How do you pick the next stock to invest in? One way would be to spend days of research browsing through thousands of publicly traded companies. However, an easier way is to look at the stocks that smart money investors are collectively bullish on. Hedge funds and other institutional investors usually invest large amounts of capital and have to conduct due diligence while choosing their next pick. They don’t always get it right, but, on average, their stock picks historically generated strong returns after adjusting for known risk factors. With this in mind, let’s take a look at the recent hedge fund activity surrounding Altice USA, Inc. (NYSE:ATUS).
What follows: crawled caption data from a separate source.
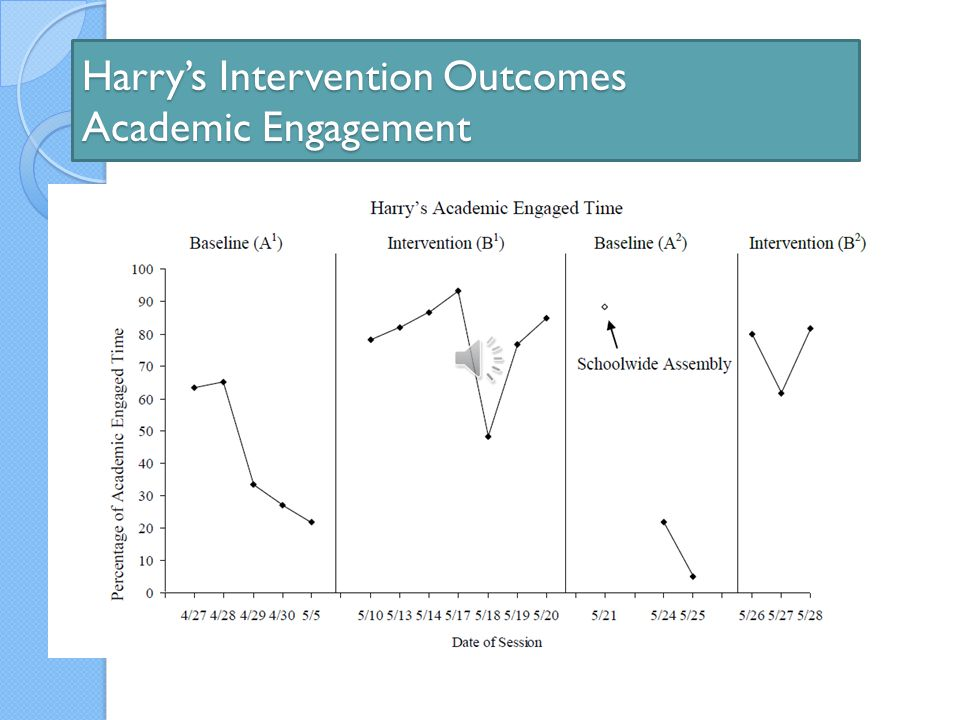 Harry's Intervention Outcomes Academic Engagement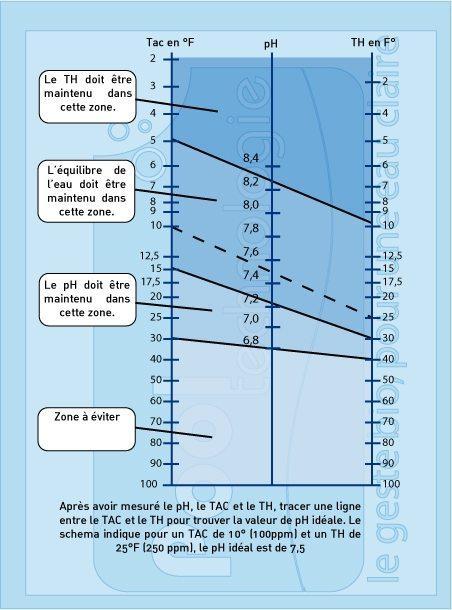 Equilibre de l'eau - Balance de Taylor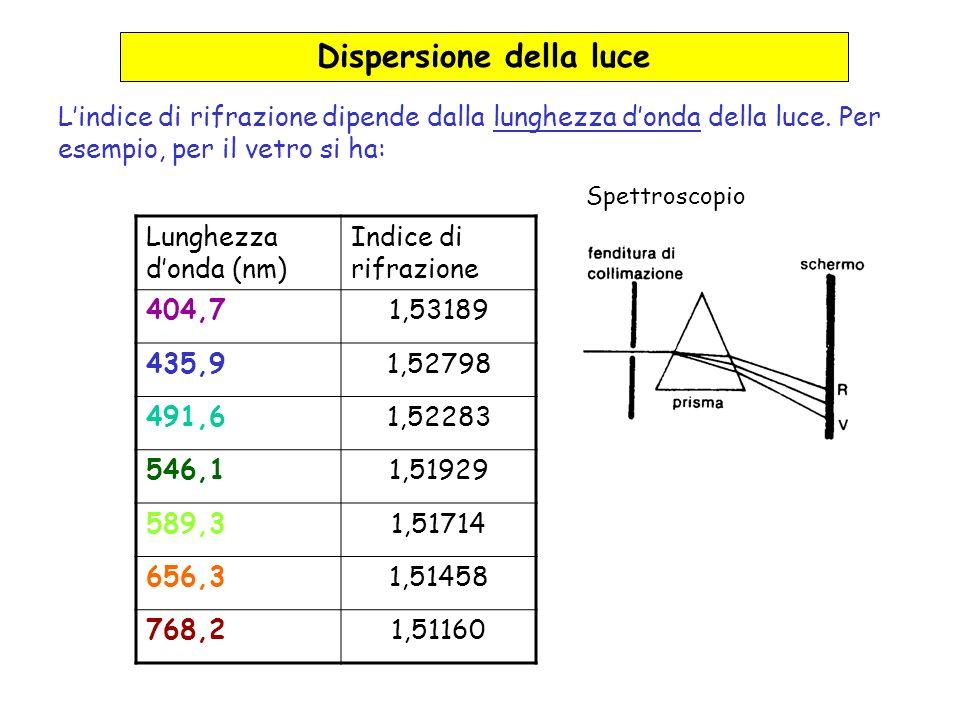Lunghezza donda (nm) Indice di rifrazione 404,71,53189 435,91,52798 491,61,52283 546,11,51929 589,31,51714 656,31,51458 768,21,51160 Dispersione della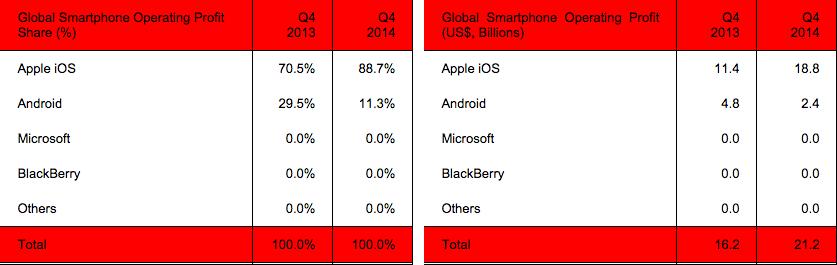 Revenus engendrés par les smartphones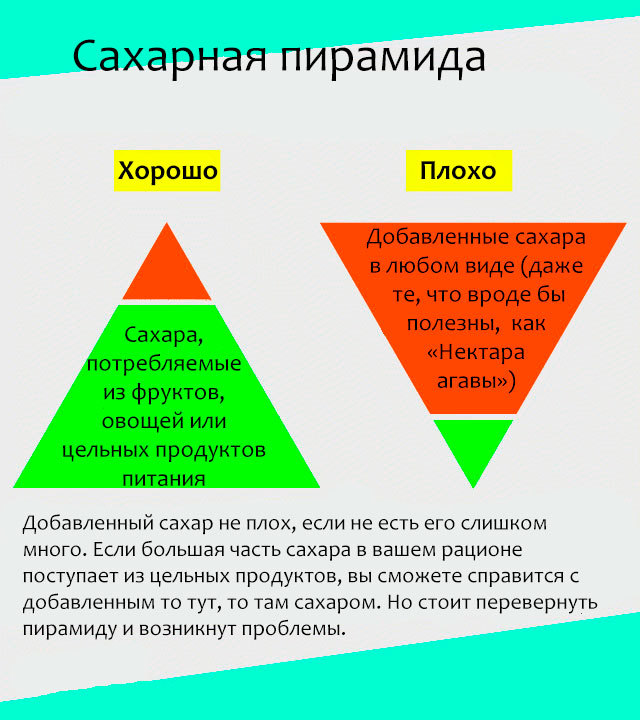 Сахароза польза и вред:  области применения вещества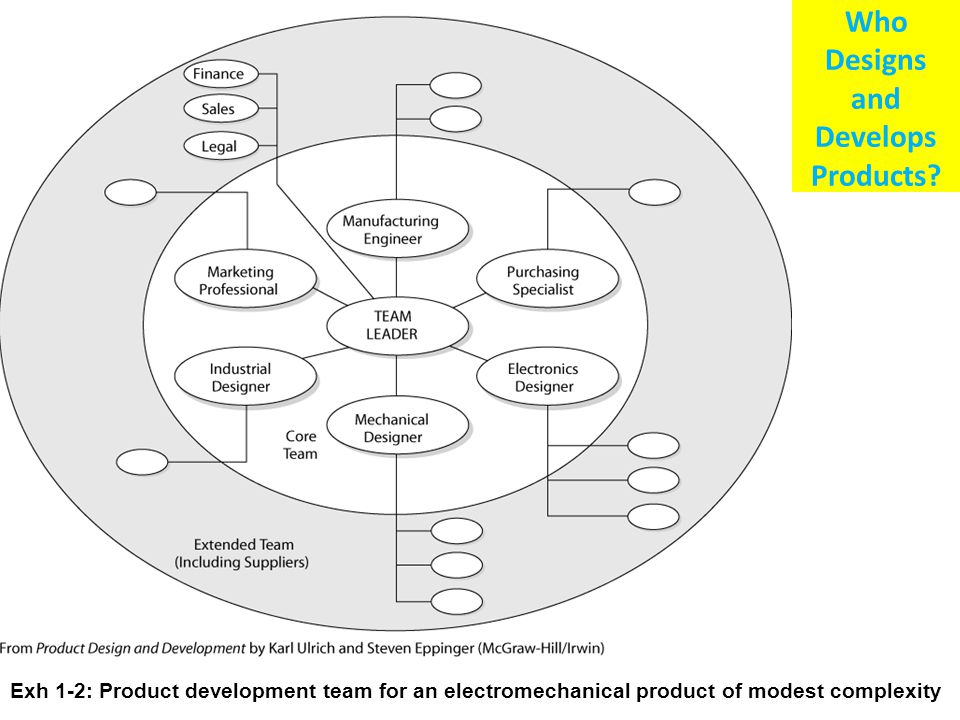 Who Designs and Develops Products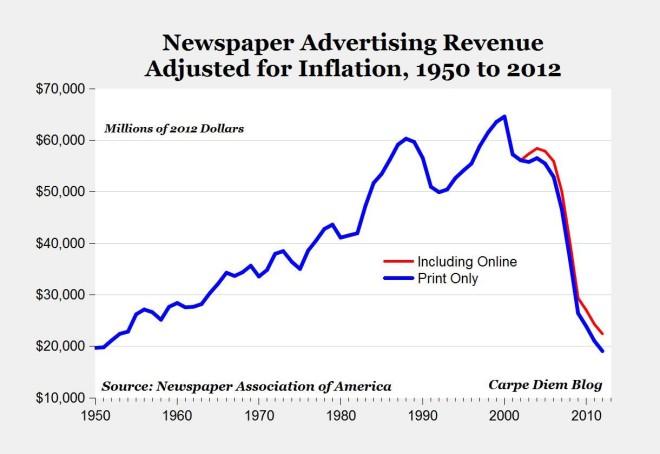 Newspaper Ad Dollars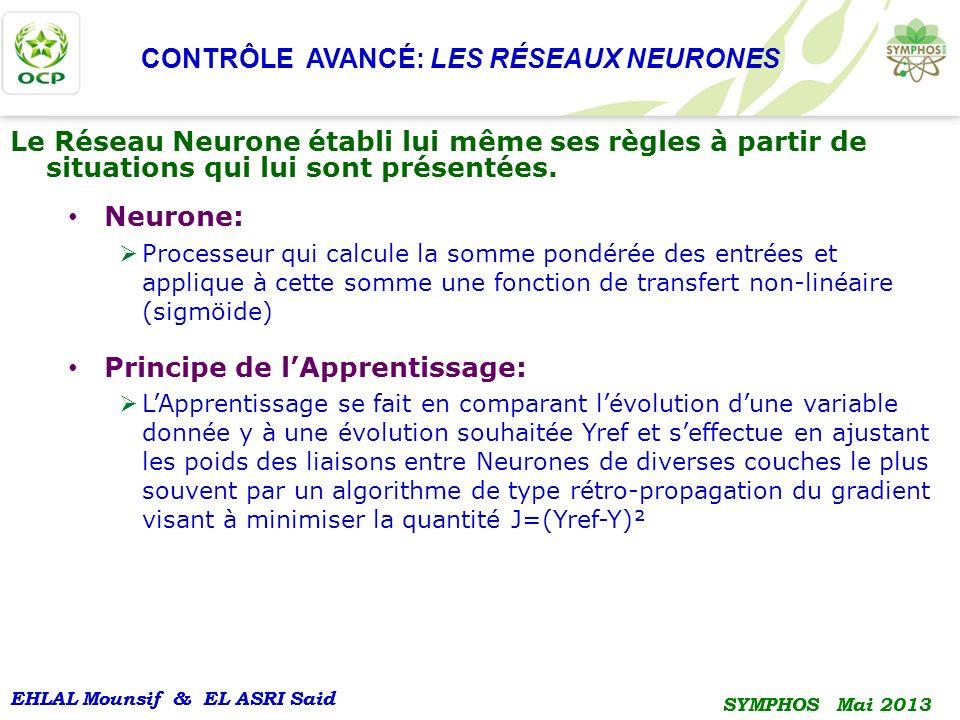 EHLAL Mounsif & EL ASRI Said SYMPHOS Mai 2013 EHLAL Mounsif & EL ASRI Said SYMPHOS Mai 2013 CONTRÔLE AVANCÉ: LES RÉSEAUX NEURONES Le Réseau Neurone ét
Is ATUS stock a buy or sell? The smart money was getting less bullish. The number of bullish hedge fund bets decreased by 6 lately. Altice USA, Inc. (NYSE:ATUS) was in 56 hedge funds’ portfolios at the end of the fourth quarter of 2020. The all time high for this statistic is 62. Our calculations also showed that ATUS isn’t among the 30 most popular stocks among hedge funds (click for Q4 rankings).
Why do we pay any attention at all to hedge fund sentiment? Our research has shown that a select group of hedge fund holdings outperformed the S&P 500 ETFs by 124 percentage points since March 2017 (see the details here). We were also able to identify in advance a select group of hedge fund holdings that’ll significantly underperform the market. We have been tracking and sharing the list of these stocks since February 2017 and they lost 13% through November 17th. That’s why we believe hedge fund sentiment is an extremely useful indicator that investors should pay attention to.
At Insider Monkey we leave no stone unturned when looking for the next great investment idea. For example, lithium mining is one of the fastest growing industries right now, so we are checking out stock pitches like this emerging lithium stock. We go through lists like the 10 best hydrogen fuel cell stocks to pick the next Tesla that will deliver a 10x return. Even though we recommend positions in only a tiny fraction of the companies we analyze, we check out as many stocks as we can. We read hedge fund investor letters and listen to stock pitches at hedge fund conferences. You can subscribe to our free daily newsletter on our homepage (or at the end of this article). With all of this in mind we’re going to take a look at the latest hedge fund action regarding Altice USA, Inc. (NYSE:ATUS).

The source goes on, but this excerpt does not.